After years of stagnation, median household income reached a record high in 2016 following two consecutive years of record growth. Income inequality remains at record highs however, with the top fifth of earners taking home more than half of all overall income. The rise in the share of total annual income received by the top one percent, which has more than doubled from nine percent in 1976 to 20 percent in 2011, has significantly affected income inequality, leaving the United States with one of the widest income distributions among OECD nations. The extent and relevance of income inequality is a matter of debate.

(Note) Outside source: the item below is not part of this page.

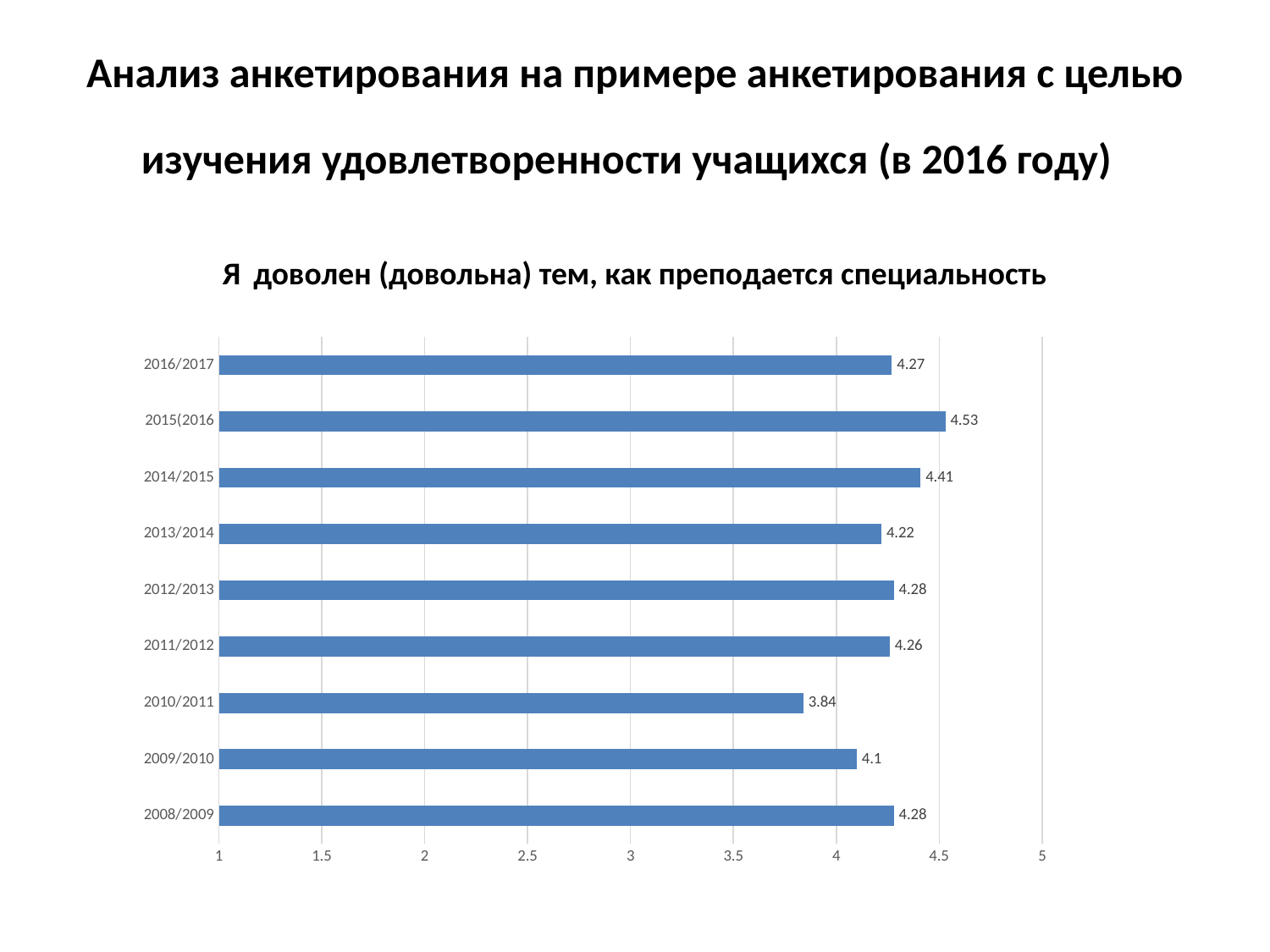
What is the difference between the values for 2015(2016 and 2014/2015? 0.12 Which academic year has the lowest value? 2010/2011 Is the value for 2010/2011 greater or less than 4? less How many academic years are shown on the chart? 9 What is the title of the chart? Я доволен (довольна) тем, как преподается специальность What kind of chart is shown on the slide? bar chart What is the difference between the values for 2016/2017 and 2010/2011? 0.43 What is the value for 2010/2011? 3.84 Which academic year has the highest value? 2015(2016 What is the value for 2016/2017? 4.27 Which is larger, the value for 2014/2015 or the value for 2013/2014? 2014/2015 What is the value for 2009/2010? 4.1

There were about 567,715 sheltered and unsheltered homeless persons in the U.S. in January 2019, with almost two-thirds staying in an emergency shelter or transitional housing program. In 2011, 16.7 million children lived in food-insecure households, about 35% more than 2007 levels, though only 845,000 U.S. children (1.1%) saw reduced food intake or disrupted eating patterns at some point during the year, and most cases were not chronic. As of June 2018update, 40 million people, roughly 12.7% of the U.S. population, were living in poverty, including 13.3 million children. Of those impoverished, 18.5 million live in deep poverty (family income below one-half of the poverty threshold) and over five million live "in 'Third World' conditions". In 2017, the U.S. states or territories with the lowest and highest poverty rates were New Hampshire (7.6%) and American Samoa (65%), respectively. The economic impact and mass unemployment caused by the COVID-19 pandemic has raised fears of a mass eviction crisis, with an analysis by the Aspen Institute indicating that between 30 and 40 million people are at risk for eviction by the end of 2020.